O ministro Flávio Dino, do Supremo Tribunal Federal (STF), pediu vista nesta terça-feira (15) e interrompeu o julgamento que analisa se o ministro Alexandre de Moraes será investigado por suposto envolvimento com o ex-banqueiro Daniel Vorcaro, do Banco Master. A suspensão deve durar cerca de 90 dias, levando a retomada da discussão para depois das eleições de outubro.
Antes do pedido de vista, o plenário analisava uma questão de ordem apresentada pelo ministro Gilmar Mendes. Ele defendeu que o caso envolvendo Moraes fosse julgado em conjunto com o processo relacionado ao ministro André Mendonça, além da redistribuição do caso, que está sob relatoria do presidente do STF, Edson Fachin.
Placar fica em 4 a 3 pela análise separada dos casos no STF
Até a interrupção, a votação sobre a questão de ordem estava em 4 a 4. Votaram pela unificação dos processos Gilmar Mendes, Flávio Dino, Cristiano Zanin e Alexandre de Moraes. Fachin, André Mendonça, Luiz Fux e Cármen Lúcia defenderam a manutenção dos processos separados.
Com o pedido de vista, o voto de Dino deixou de ser considerado no placar provisório, que ficou em 4 a 3 pela manutenção da análise separada dos casos de Moraes e Mendonça.
A discussão ocupou toda a sessão e impediu que o plenário analisasse o ponto central: as suspeitas relacionadas a Moraes após a divulgação de mensagens atribuídas a ele e a Vorcaro.

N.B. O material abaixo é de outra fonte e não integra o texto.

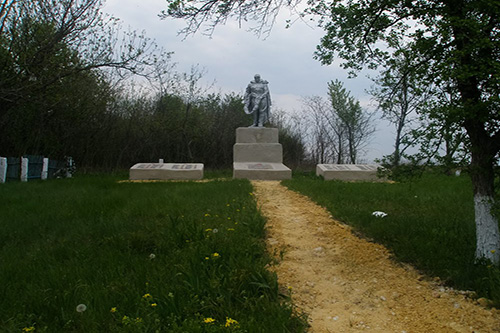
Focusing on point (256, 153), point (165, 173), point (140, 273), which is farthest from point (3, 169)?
point (140, 273)

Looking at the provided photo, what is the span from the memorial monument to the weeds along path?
8932 millimetres

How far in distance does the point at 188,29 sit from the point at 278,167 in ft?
29.8

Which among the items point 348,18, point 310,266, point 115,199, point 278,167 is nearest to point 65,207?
point 115,199

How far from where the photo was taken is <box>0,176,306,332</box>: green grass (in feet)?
9.58

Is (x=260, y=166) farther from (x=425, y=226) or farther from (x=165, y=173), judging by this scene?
(x=425, y=226)

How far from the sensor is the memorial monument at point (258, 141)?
49.2 feet

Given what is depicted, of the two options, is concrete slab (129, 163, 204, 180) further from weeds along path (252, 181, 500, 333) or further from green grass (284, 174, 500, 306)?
weeds along path (252, 181, 500, 333)

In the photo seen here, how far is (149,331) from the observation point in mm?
2717

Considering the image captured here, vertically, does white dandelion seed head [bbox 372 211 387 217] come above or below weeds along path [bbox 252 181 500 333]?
above

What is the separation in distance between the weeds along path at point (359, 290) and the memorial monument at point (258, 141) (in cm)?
A: 893

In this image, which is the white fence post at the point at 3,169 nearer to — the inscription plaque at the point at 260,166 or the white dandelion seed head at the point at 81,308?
the inscription plaque at the point at 260,166

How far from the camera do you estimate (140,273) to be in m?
3.74

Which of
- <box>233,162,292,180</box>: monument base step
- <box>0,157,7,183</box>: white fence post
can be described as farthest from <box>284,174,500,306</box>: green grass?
<box>0,157,7,183</box>: white fence post

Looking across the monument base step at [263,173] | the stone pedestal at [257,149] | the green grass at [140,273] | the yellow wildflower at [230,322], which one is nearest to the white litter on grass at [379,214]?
the green grass at [140,273]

Dino critica sessão antes do período eleitoral
Durante a sessão, Flávio Dino classificou como “desastrada” a realização do julgamento às vésperas do período eleitoral. A crítica foi direcionada a Edson Fachin, presidente da Corte.
Dino também questionou o rito definido para a análise do caso e defendeu que Moraes e Mendonça fossem submetidos ao mesmo procedimento.

O caso chegou ao plenário após informações obtidas pela Polícia Federal a partir da quebra do sigilo do celular de Daniel Vorcaro. Segundo a apuração citada no processo, o ex-banqueiro teria trocado cerca de 50 mensagens com um número atribuído a Moraes antes de sua prisão, em novembro do ano passado.
PGR defendeu anulação de relatório da Polícia Federal
O procurador-geral da República, Paulo Gonet, que também aparece nas mensagens analisadas, defendeu a anulação do relatório da PF que identificou as conversas. Segundo a manifestação apresentada ao STF, André Mendonça teria aprofundado a apuração sobre as mensagens envolvendo Moraes sem autorização prévia do plenário.
A retomada do julgamento deverá ocorrer após o período eleitoral, em data ainda não definida.